→ **KUTIPAN HALAMAN**:
────────────────────
REPUBLIKA.CO.ID, MATARAM -- Jaksa penuntut umum (JPU) Komisi Pemberantasan Korupsi (KPK) mengungkapkan kornologi suap Rp 1,2 miliar terkait penyalahgunaan izin tinggal di Kantor Imigrasi Kelas I Mataram. Terungkap, transaksi suap miliaran rupaih itu menggunakan salah satu tong sampah di Kantor Imigrasi Mataram.
Jaksa Taufiq Ibnugroho mengatakan, penyerahan uang dilakukan pada 24 Mei 2019 dalam dua tahap. Pertama, Rp 725 juta dimasukkan dalam tong sampah depan ruangan Kepala Seksi Inteldakim Mataram Yusriansyah Fazrin. Kedua, Rp 473 juta diberikan dengan cara yang sama.
"Untuk sisanya Rp 2 juta diserahkan di bandara ketika kedua WNA (penyuap) akan dipulangkan," kata Taufiq dalam sidang dakwaan pemilik saham Hotel Wyndham Sundancer Resort Lombok, Liliana Hidayat, di Pengadilan Tipikor Mataram, Rabu (21/8).
Liliana didakwa menyuap Kepala Kantor Imigrasi Kelas I Mataram, Kurniadie, sebesar Rp 1,2 miliar. Suap itu diberikan melalui Yusriansyah, pesuruh Kurniadie.
Suap itu berawal dari adanya laporan keberadaan orang asing yang beraktivitas di Hotel Wyndham Sundancer Resort Lombok. Kemudian, pada 1 Mei 2019 petugas imigrasi, yakni Ayyub Abdul Muqisth, I Made Muniarta, dan Yuning Kurniati, bertemu dengan Liliana, manajer hotel Joko Haryono, Manikam Katherasan, Geoffery William Bower, dan Michael Burchett di hotel tersebut.
Dari pemeriksaan, Manikam Katherasan asal Singapura dan Geoffery William Bower asal Australia terbukti menyalahgunakan izin tinggal dengan menggunakan visa bebas kunjungan. Esok harinya, kedua WNA didampingi manajer hotel datang ke Kantor Imigrasi Kelas I Mataram untuk pemeriksaan lanjutan. Keduanya dinyatakan melanggar aturan keimigrasian.
────────────────────
→ **CATATAN DATA**:
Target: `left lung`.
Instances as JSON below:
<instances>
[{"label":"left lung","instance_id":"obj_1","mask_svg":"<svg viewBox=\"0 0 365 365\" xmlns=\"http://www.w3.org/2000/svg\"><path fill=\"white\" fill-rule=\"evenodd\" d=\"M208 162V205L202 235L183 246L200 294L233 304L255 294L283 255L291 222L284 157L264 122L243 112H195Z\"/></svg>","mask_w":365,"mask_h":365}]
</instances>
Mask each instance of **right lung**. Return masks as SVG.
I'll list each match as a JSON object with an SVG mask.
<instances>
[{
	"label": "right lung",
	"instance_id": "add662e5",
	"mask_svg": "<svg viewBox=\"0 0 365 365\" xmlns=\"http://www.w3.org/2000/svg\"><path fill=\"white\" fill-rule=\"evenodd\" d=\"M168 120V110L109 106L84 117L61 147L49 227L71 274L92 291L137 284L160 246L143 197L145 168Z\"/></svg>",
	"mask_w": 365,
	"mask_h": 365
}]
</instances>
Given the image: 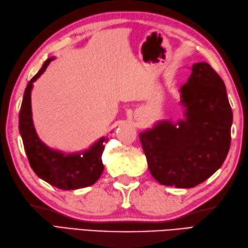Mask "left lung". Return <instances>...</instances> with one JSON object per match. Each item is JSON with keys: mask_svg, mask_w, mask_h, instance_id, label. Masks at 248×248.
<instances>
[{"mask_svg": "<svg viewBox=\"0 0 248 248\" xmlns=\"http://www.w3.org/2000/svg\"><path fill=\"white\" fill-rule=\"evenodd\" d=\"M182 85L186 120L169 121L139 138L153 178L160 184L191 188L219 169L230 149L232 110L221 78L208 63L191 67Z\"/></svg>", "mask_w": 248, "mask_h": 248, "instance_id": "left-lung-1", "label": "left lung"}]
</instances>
────────────────────
→ **TUGAS ANDA**: Salin persis bagian berita suap di Kantor Imigrasi Mataram, mulai dari "Suap itu berawal" dan berakhir pada "melanggar aturan keimigrasian.". Data tersebut sama sekali tidak berperan di sini.

→ **JAWABAN SOAL**:
Suap itu berawal dari adanya laporan keberadaan orang asing yang beraktivitas di Hotel Wyndham Sundancer Resort Lombok. Kemudian, pada 1 Mei 2019 petugas imigrasi, yakni Ayyub Abdul Muqisth, I Made Muniarta, dan Yuning Kurniati, bertemu dengan Liliana, manajer hotel Joko Haryono, Manikam Katherasan, Geoffery William Bower, dan Michael Burchett di hotel tersebut.
Dari pemeriksaan, Manikam Katherasan asal Singapura dan Geoffery William Bower asal Australia terbukti menyalahgunakan izin tinggal dengan menggunakan visa bebas kunjungan. Esok harinya, kedua WNA didampingi manajer hotel datang ke Kantor Imigrasi Kelas I Mataram untuk pemeriksaan lanjutan. Keduanya dinyatakan melanggar aturan keimigrasian.